What is required: Write out the records below once more, exactly as they stand.

Records provided:
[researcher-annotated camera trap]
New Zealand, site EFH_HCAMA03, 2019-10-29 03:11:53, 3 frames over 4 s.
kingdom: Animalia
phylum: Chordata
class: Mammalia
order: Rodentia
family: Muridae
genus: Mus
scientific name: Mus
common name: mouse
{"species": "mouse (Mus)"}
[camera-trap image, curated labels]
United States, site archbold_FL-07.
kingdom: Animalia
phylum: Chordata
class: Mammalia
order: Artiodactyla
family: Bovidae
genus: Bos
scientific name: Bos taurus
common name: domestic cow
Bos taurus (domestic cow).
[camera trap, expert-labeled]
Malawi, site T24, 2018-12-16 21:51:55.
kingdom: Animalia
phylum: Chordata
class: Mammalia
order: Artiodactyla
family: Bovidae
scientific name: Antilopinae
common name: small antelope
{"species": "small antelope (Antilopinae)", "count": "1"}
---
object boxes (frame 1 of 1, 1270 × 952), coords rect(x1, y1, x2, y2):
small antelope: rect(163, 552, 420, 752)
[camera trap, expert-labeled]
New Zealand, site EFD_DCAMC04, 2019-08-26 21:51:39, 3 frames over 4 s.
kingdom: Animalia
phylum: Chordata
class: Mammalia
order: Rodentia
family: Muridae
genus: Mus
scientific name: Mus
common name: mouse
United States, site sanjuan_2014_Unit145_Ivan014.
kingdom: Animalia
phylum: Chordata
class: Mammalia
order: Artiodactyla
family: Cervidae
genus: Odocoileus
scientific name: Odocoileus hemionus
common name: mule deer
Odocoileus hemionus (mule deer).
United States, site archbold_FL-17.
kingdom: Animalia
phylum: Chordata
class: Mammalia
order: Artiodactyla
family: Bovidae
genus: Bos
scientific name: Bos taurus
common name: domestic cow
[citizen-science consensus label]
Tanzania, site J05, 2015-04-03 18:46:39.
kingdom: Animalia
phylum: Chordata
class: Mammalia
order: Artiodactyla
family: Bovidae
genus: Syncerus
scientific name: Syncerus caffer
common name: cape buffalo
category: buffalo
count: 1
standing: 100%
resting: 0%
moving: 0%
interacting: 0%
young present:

Solution to the problem:
[researcher-annotated camera trap]
New Zealand, site EFH_HCAMA03, 2019-10-29 03:11:53, 3 frames over 4 s.
kingdom: Animalia
phylum: Chordata
class: Mammalia
order: Rodentia
family: Muridae
genus: Mus
scientific name: Mus
common name: mouse
{"species": "mouse (Mus)"}
[camera-trap image, curated labels]
United States, site archbold_FL-07.
kingdom: Animalia
phylum: Chordata
class: Mammalia
order: Artiodactyla
family: Bovidae
genus: Bos
scientific name: Bos taurus
common name: domestic cow
Bos taurus (domestic cow).
[camera trap, expert-labeled]
Malawi, site T24, 2018-12-16 21:51:55.
kingdom: Animalia
phylum: Chordata
class: Mammalia
order: Artiodactyla
family: Bovidae
scientific name: Antilopinae
common name: small antelope
{"species": "small antelope (Antilopinae)", "count": "1"}
---
object boxes (frame 1 of 1, 1270 × 952), coords rect(x1, y1, x2, y2):
small antelope: rect(163, 552, 420, 752)
[camera trap, expert-labeled]
New Zealand, site EFD_DCAMC04, 2019-08-26 21:51:39, 3 frames over 4 s.
kingdom: Animalia
phylum: Chordata
class: Mammalia
order: Rodentia
family: Muridae
genus: Mus
scientific name: Mus
common name: mouse
United States, site sanjuan_2014_Unit145_Ivan014.
kingdom: Animalia
phylum: Chordata
class: Mammalia
order: Artiodactyla
family: Cervidae
genus: Odocoileus
scientific name: Odocoileus hemionus
common name: mule deer
Odocoileus hemionus (mule deer).
United States, site archbold_FL-17.
kingdom: Animalia
phylum: Chordata
class: Mammalia
order: Artiodactyla
family: Bovidae
genus: Bos
scientific name: Bos taurus
common name: domestic cow
[citizen-science consensus label]
Tanzania, site J05, 2015-04-03 18:46:39.
kingdom: Animalia
phylum: Chordata
class: Mammalia
order: Artiodactyla
family: Bovidae
genus: Syncerus
scientific name: Syncerus caffer
common name: cape buffalo
category: buffalo
count: 1
standing: 100%
resting: 0%
moving: 0%
interacting: 0%
young present:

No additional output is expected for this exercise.